The Rev. Walt Kallestad, pastor at Community Church of Joy, said the church has 3-5 acres parcel for Treasure House.
“God put the dream in Kurt and Brenda’s heart, and they started talking about it, praying about it, as part of their foundation.” Kallestad said. “I just felt in my heart that this is something that we were also wanting to do. We have the property; we have the opportunity here to do that so we got together and we walked the campus and talked until they ended up saying that this is where they wanted to be and this would be the first one in the nation and from here kind of the model for the rest of the country.”
He also said the church is trying to develop a recreational district that will be an attraction for the whole community. Church leaders are talking with the cities of Peoria and Glendale because the Agua Fria River is part of the recreational district and the city boundaries are on each side of the river.
“Stuff happens to us and we need each other,” Brenda Warner said. “We need someone to come alongside and help us do things and I just appreciate that this church is willing to do that with us.”

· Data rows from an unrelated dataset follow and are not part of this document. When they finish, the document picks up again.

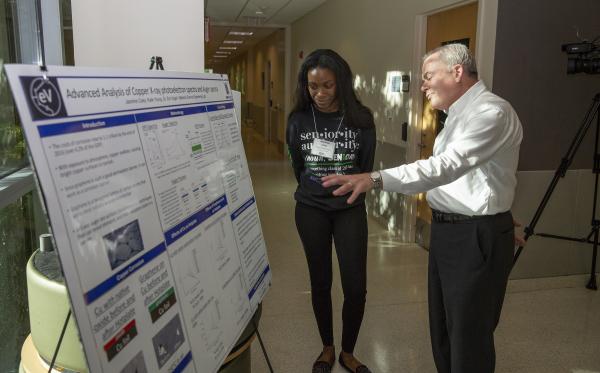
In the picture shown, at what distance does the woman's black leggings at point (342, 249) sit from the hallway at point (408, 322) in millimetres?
423

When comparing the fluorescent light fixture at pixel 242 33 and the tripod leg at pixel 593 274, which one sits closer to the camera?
the tripod leg at pixel 593 274

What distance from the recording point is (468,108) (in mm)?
1772

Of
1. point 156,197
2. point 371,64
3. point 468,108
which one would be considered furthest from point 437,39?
point 156,197

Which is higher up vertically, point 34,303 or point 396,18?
point 396,18

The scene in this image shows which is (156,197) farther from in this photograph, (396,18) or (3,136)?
(396,18)

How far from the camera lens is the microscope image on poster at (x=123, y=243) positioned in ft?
2.90

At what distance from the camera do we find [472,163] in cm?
167

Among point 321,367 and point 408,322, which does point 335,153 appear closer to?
point 321,367

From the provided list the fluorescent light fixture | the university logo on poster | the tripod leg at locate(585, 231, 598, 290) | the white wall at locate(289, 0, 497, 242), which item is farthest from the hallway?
the fluorescent light fixture

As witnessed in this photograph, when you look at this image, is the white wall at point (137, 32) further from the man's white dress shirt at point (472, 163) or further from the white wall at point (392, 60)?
the white wall at point (392, 60)

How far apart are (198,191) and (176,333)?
340mm

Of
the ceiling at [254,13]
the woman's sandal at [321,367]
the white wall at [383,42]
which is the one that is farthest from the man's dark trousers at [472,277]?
the ceiling at [254,13]

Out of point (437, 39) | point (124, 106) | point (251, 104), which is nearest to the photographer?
point (124, 106)

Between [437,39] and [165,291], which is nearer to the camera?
[165,291]
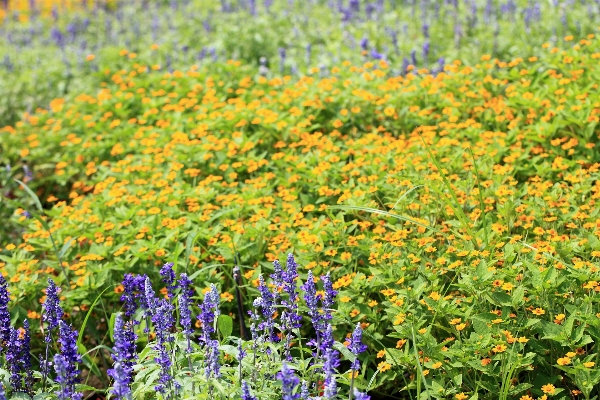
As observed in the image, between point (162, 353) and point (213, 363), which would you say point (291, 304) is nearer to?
point (213, 363)

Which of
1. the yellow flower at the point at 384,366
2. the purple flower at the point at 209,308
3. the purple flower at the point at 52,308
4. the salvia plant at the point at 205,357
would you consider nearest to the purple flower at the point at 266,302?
the salvia plant at the point at 205,357

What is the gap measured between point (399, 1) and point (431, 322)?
260 inches

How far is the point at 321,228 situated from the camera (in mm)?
4043

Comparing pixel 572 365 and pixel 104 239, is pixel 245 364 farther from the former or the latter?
pixel 104 239

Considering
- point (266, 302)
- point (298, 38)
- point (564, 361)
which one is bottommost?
point (564, 361)

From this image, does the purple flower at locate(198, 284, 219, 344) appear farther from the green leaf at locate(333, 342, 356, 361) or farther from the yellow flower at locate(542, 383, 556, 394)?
the yellow flower at locate(542, 383, 556, 394)

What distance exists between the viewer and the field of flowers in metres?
3.03

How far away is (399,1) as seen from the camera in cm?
914

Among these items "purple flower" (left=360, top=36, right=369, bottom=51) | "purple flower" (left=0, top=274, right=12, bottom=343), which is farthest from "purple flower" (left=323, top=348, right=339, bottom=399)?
"purple flower" (left=360, top=36, right=369, bottom=51)

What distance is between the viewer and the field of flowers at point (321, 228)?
303 cm

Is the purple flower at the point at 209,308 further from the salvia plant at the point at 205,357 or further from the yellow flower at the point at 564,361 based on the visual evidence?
the yellow flower at the point at 564,361

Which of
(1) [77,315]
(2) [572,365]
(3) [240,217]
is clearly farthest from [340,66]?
(2) [572,365]

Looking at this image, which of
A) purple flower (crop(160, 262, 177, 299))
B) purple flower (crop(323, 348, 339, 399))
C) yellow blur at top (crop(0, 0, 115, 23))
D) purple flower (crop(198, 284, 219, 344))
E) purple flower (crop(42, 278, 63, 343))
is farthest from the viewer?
yellow blur at top (crop(0, 0, 115, 23))

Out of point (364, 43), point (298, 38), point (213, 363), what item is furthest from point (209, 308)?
point (298, 38)
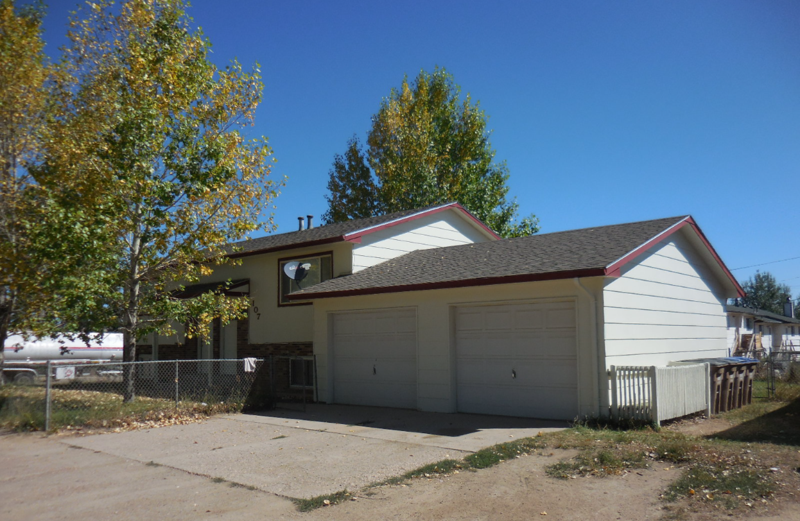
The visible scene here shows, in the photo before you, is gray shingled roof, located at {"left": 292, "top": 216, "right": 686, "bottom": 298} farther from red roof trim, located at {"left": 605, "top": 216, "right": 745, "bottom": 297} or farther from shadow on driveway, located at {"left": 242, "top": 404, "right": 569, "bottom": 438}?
shadow on driveway, located at {"left": 242, "top": 404, "right": 569, "bottom": 438}

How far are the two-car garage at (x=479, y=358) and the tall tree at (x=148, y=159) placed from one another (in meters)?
3.15

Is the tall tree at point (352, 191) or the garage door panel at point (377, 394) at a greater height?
the tall tree at point (352, 191)

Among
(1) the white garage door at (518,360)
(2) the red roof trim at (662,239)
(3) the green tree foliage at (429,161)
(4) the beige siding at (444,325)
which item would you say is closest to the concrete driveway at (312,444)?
(1) the white garage door at (518,360)

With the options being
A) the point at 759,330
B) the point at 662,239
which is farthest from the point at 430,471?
the point at 759,330

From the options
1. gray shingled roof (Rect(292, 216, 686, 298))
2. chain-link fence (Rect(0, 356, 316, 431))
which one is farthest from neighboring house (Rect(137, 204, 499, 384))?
gray shingled roof (Rect(292, 216, 686, 298))

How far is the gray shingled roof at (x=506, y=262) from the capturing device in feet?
37.4

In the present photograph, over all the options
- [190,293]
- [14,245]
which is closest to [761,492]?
[14,245]

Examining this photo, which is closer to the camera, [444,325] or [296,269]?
[444,325]

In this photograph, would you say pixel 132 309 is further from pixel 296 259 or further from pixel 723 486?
pixel 723 486

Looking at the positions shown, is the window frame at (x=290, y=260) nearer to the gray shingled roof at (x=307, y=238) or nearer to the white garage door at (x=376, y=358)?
the gray shingled roof at (x=307, y=238)

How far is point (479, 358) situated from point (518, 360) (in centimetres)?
94

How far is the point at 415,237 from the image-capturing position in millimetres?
18234

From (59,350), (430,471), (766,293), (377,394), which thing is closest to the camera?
(430,471)

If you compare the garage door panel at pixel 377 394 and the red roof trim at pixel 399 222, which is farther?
the red roof trim at pixel 399 222
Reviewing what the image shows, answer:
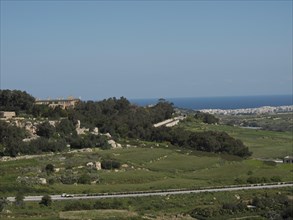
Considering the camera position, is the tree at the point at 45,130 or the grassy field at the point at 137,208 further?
the tree at the point at 45,130

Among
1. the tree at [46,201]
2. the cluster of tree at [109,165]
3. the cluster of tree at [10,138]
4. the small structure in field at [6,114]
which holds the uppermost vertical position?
the small structure in field at [6,114]

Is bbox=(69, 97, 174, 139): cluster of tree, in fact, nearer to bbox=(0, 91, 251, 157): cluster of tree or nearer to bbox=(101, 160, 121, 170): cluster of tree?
bbox=(0, 91, 251, 157): cluster of tree

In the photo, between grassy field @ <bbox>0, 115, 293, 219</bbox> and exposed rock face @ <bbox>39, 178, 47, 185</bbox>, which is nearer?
grassy field @ <bbox>0, 115, 293, 219</bbox>

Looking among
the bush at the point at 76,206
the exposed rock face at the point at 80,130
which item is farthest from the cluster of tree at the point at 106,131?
the bush at the point at 76,206

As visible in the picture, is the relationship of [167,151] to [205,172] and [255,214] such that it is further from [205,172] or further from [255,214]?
[255,214]

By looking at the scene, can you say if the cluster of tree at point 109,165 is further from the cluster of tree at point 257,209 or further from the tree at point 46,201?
the cluster of tree at point 257,209

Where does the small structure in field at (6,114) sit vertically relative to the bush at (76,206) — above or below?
above

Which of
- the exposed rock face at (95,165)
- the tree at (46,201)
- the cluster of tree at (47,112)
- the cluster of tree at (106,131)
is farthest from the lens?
the cluster of tree at (47,112)

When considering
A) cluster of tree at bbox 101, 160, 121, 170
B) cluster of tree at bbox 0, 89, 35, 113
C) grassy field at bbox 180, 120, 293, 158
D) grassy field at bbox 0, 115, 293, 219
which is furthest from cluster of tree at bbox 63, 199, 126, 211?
cluster of tree at bbox 0, 89, 35, 113

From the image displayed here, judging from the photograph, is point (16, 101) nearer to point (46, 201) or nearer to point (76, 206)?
point (46, 201)

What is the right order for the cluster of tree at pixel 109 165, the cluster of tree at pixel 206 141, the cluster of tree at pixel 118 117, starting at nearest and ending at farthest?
the cluster of tree at pixel 109 165
the cluster of tree at pixel 206 141
the cluster of tree at pixel 118 117

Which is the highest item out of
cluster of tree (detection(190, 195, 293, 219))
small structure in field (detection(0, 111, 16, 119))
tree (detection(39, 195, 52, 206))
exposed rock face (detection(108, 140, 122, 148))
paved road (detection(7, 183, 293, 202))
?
small structure in field (detection(0, 111, 16, 119))

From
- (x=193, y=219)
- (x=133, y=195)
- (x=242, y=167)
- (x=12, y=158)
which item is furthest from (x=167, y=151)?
(x=193, y=219)

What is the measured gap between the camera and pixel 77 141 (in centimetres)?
7375
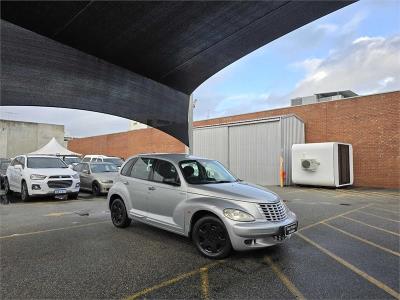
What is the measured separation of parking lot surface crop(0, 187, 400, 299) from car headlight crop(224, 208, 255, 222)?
0.67 meters

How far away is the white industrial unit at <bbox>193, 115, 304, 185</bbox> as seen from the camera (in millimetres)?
19188

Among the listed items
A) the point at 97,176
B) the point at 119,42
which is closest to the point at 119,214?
the point at 119,42

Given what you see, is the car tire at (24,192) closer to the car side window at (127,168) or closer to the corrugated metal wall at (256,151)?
the car side window at (127,168)

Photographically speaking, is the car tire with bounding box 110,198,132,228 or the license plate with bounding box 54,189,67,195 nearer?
the car tire with bounding box 110,198,132,228

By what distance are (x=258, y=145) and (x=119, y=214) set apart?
13.8 meters

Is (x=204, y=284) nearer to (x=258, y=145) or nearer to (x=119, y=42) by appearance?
(x=119, y=42)

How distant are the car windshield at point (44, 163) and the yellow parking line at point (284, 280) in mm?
10832

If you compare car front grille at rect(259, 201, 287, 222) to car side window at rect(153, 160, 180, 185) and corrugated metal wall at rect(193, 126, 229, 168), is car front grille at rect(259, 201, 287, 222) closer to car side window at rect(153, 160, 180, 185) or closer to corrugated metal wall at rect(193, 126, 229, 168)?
car side window at rect(153, 160, 180, 185)

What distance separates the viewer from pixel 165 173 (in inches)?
253

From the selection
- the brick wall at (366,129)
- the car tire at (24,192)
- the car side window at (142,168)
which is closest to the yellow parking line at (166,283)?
the car side window at (142,168)

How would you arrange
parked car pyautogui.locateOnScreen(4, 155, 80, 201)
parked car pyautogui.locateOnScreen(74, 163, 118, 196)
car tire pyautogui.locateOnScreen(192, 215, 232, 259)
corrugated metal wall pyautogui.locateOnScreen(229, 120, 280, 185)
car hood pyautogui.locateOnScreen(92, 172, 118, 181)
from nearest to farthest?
1. car tire pyautogui.locateOnScreen(192, 215, 232, 259)
2. parked car pyautogui.locateOnScreen(4, 155, 80, 201)
3. parked car pyautogui.locateOnScreen(74, 163, 118, 196)
4. car hood pyautogui.locateOnScreen(92, 172, 118, 181)
5. corrugated metal wall pyautogui.locateOnScreen(229, 120, 280, 185)

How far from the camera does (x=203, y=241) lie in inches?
213

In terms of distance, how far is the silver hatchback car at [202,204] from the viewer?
5.07 metres

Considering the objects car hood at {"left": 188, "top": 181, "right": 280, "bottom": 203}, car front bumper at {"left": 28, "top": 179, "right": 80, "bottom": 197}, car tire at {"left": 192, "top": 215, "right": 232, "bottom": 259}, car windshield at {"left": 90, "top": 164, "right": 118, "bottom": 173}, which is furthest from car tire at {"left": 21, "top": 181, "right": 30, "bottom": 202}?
car tire at {"left": 192, "top": 215, "right": 232, "bottom": 259}
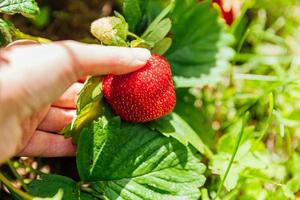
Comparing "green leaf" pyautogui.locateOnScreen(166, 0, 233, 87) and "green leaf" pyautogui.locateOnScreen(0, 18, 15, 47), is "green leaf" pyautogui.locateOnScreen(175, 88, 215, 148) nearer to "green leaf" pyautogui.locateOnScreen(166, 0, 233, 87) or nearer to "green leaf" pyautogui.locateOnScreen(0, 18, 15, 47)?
"green leaf" pyautogui.locateOnScreen(166, 0, 233, 87)

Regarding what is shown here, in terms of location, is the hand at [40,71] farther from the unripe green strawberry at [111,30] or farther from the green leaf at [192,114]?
the green leaf at [192,114]

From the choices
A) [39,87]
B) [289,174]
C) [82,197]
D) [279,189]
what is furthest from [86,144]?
[289,174]

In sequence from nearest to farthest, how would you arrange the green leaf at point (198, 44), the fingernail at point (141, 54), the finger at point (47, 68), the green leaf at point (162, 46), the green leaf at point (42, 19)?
1. the finger at point (47, 68)
2. the fingernail at point (141, 54)
3. the green leaf at point (162, 46)
4. the green leaf at point (198, 44)
5. the green leaf at point (42, 19)

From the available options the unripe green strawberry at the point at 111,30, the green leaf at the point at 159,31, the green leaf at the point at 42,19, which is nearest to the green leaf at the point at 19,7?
the unripe green strawberry at the point at 111,30

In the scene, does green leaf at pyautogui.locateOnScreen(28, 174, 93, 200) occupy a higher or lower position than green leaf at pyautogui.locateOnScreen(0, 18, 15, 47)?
lower

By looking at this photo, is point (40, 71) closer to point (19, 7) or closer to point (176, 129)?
point (19, 7)

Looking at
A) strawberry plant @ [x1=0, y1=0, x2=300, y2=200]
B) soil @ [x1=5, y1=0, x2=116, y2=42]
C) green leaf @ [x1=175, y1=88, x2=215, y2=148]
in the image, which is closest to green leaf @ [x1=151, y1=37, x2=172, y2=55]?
strawberry plant @ [x1=0, y1=0, x2=300, y2=200]
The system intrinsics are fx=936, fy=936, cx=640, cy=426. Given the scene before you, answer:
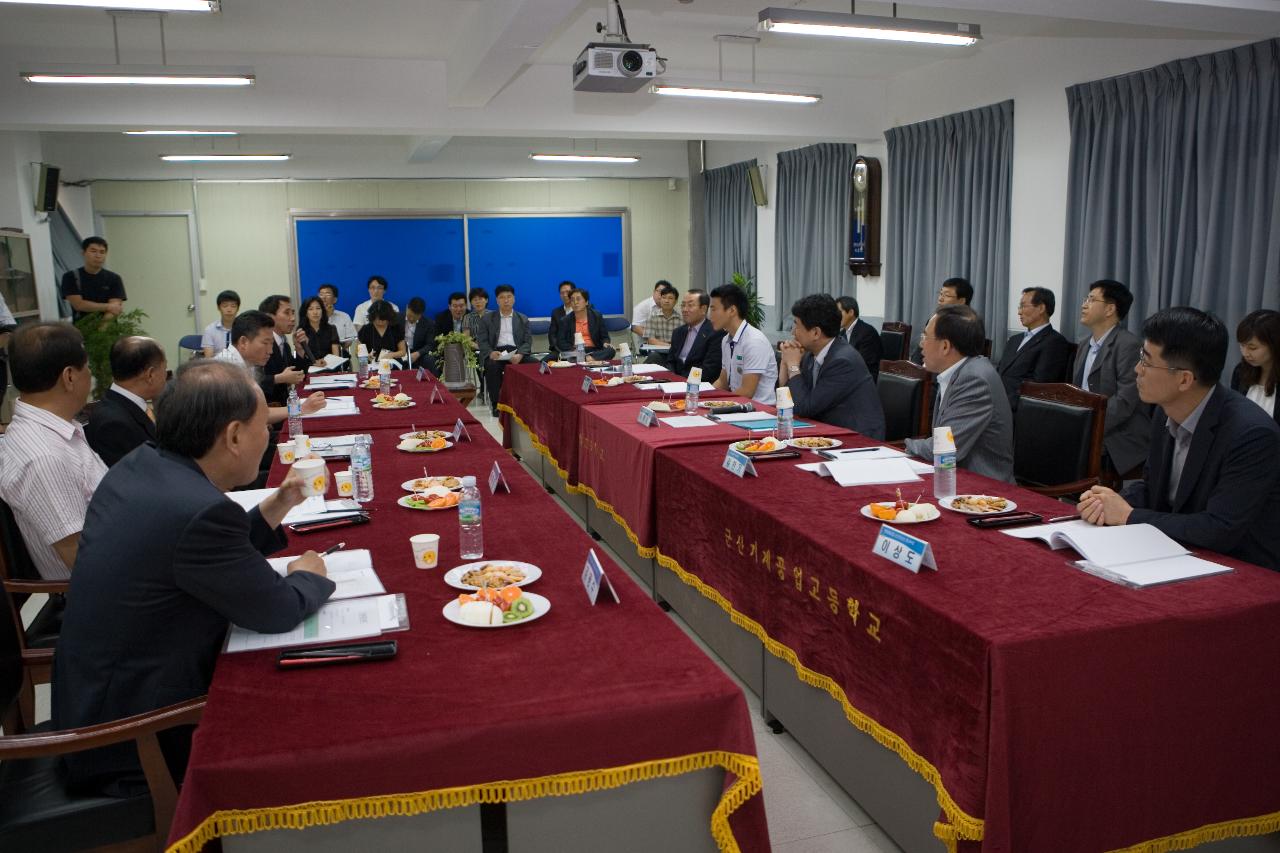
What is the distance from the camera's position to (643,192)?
11758 millimetres

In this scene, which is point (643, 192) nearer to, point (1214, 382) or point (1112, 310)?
point (1112, 310)

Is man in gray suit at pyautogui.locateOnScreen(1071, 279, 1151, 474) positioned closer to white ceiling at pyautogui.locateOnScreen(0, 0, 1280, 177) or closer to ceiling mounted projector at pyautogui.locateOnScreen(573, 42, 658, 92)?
white ceiling at pyautogui.locateOnScreen(0, 0, 1280, 177)

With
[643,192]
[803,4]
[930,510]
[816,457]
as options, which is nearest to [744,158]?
[643,192]

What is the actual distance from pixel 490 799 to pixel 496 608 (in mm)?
432

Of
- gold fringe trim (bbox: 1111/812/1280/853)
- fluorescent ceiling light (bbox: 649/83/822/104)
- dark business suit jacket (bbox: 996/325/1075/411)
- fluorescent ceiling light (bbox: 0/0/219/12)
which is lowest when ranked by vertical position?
gold fringe trim (bbox: 1111/812/1280/853)

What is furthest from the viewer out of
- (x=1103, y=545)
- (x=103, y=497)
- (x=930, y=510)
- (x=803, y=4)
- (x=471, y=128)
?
(x=471, y=128)

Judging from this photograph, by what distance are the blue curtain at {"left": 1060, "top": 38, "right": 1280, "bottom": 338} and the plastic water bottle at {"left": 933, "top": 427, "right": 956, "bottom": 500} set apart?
2997 mm

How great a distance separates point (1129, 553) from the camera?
2.09 metres

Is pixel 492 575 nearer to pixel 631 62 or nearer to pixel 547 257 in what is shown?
pixel 631 62

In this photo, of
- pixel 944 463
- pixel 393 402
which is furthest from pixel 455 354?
pixel 944 463

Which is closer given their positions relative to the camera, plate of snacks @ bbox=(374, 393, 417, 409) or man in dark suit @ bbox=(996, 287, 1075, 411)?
plate of snacks @ bbox=(374, 393, 417, 409)

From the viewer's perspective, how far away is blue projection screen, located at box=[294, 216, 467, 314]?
10703 millimetres

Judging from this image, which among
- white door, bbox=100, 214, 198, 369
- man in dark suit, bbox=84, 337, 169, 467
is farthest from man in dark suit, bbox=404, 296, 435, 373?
man in dark suit, bbox=84, 337, 169, 467

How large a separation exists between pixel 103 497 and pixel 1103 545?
82.0 inches
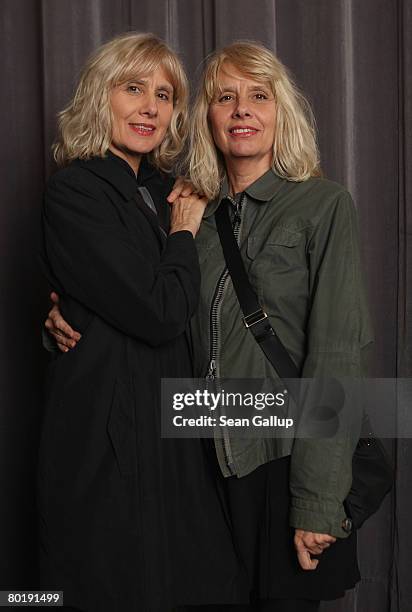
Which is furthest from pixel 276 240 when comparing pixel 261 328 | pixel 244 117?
pixel 244 117

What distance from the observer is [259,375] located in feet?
4.64

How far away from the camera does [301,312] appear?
143cm

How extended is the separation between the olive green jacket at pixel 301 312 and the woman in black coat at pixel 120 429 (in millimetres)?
92

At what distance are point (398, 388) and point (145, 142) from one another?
0.95 meters

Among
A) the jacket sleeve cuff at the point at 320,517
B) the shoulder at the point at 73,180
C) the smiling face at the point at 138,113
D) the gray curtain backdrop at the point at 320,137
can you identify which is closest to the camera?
the jacket sleeve cuff at the point at 320,517

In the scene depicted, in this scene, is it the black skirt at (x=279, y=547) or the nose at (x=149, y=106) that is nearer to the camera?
the black skirt at (x=279, y=547)

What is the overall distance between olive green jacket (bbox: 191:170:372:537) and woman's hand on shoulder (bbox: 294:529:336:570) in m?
0.02

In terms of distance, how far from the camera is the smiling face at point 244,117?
1518 millimetres

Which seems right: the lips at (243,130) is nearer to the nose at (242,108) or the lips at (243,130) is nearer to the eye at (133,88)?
the nose at (242,108)

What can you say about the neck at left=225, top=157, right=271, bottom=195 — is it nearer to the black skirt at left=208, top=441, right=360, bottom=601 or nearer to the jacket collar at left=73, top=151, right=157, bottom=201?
the jacket collar at left=73, top=151, right=157, bottom=201

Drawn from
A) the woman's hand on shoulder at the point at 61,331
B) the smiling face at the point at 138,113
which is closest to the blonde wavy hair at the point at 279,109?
the smiling face at the point at 138,113

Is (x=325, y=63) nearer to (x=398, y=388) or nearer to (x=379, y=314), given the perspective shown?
(x=379, y=314)
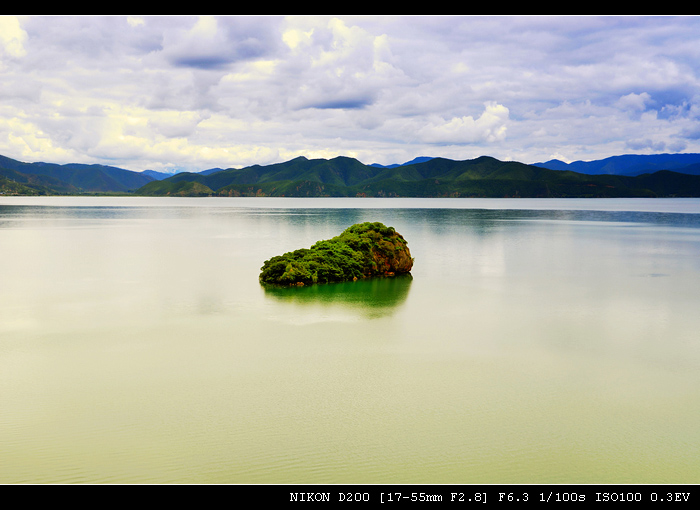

Members of the church, Sun Citians Shirley Ouren and Bill Anderson, and Virginia Jesser of Peoria, attended the Warners’ presentation.
“I just think it’s going to be such an asset to the whole community. I’m not saying Joy’s community, I’m say the whole community. I am excited to see it developed and coming into being,” Ouren said,
Anderson said: “I think it’s a great opportunity. I’m a physical therapist. I’ve worked with many people with problems, so I know that they need extended care and I’ve worked with some that were trying to live on their own and had struggles with that, so I understand that a little bit, so it’s a great, great program and I just hope that it can all work out and we can get the dreams that some of these kids want to have.”
Jesser said she is surprised there isn’t a community such at Treasure House already in place. “I guess I really hadn’t thought about it until they brought it up, but I think it’s a fantastic idea, I think it would be a great opportunity for young people and young adults.”
“We want to let our kids know it’s not about what we do,” Kurt Warner said, “but what we give.”